Closed sangaman closed 3 years ago

sangaman commented 3 years ago

This creates a new OrderBook rpc call to return a depth chart for the xud order book. This repurposes the logic that previously existed only in the xucli orderbook call which groups orders into buckets according to rounded price and moves that to the rpc layer, so that consumers of the API can get an xud depth chart without needing to reimplement the depth chart/bucket logic.

Closes #2048.

I haven't tested this yet so I'm leaving it in draft state for now.

raladev commented 3 years ago

@sangaman can u please fix LINTing mistakers?

sangaman commented 3 years ago

@sangaman can u please fix LINTing mistakers?

Yes, I'm going to run some quick tests myself just didn't have the time to last night. I realize I didn't open this as a draft either so I'll just leave it for now, I'll ping you when I update the PR.

sangaman commented 3 years ago

Sorry for the delay, but I've addressed the feedback and added tests, including a suite of performance tests that one can run via npm run test:perf - these aren't configured to run as part of GitHub actions but they can be used to quickly benchmark xud functions on a given machine. Organizing the order book depth chart with 20k orders is quite fast for me, below are typical results:

 PASS  test/perf/OrderBook.spec.ts (5.975 s)
  Order Book Performance Tests
    ✓ adds 10000 buy and 10000 sell orders to the order book (581 ms)
    ✓ listOrders with 20000 orders (49 ms)
    ✓ orderbook depth chart with 20000 orders (58 ms)

I fixed the sorting issue with the order book. However the rounding issue doesn't have a clear solution, the current and preexisting behavior is to round all prices to the nearest precision level. That's how a bucket's price can round down to zero, for example.

I'm thinking that it actually makes sense to always round down buy orders and always round up sell orders. The thinking being that the order book depth chart should show how much volume there is to a certain price point. If the buy side shows price of 0.01 and quantity of 0.5, to me that means I should be able to sell at a price of 0.01 and get 0.05 filled. So when a buy bucket shows a price of zero, that just means that if I market sold at any price that's how much would get filled. On the sell side of things, the logic works in reverse. Let me know if that makes sense to you and I'll make this change to the bucket rounding logic (which would be a fix/change compared to the existing functionality).

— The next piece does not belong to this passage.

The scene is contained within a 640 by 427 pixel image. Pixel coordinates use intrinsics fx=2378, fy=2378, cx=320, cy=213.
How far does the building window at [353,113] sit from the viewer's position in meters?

raladev commented 3 years ago

I'm thinking that it actually makes sense to always round down buy orders and always round up sell orders.

makes sense

So when a buy bucket shows a price of zero, that just means that if I market sold at any price that's how much would get filled.

Can we just change 0 to <0.01 (for --precision 2)? It definitely would be better then 0. if it hard to do on grpc side because of var type, we can just handle it in UI and cli.

sangaman commented 3 years ago

Can we just change 0 to <0.01 (for --precision 2)? It definitely would be better then 0. if it hard to do on grpc side because of var type, we can just handle it in UI and cli.

Yeah that's a good idea, I'll put in that change now and squash the commits.

kilrau commented 3 years ago

Sounds good to me!

sangaman commented 3 years ago

I fixed the rounding to work as I described and made the cli display zero values as "smaller than the smallest bucket" such as <0.01. While I was working on that it occurred to me that we'll also want to round precision to the left of the decimal point sometimes, like with BTC/USDT for instance, so I made precision a signed variable on the rpc request.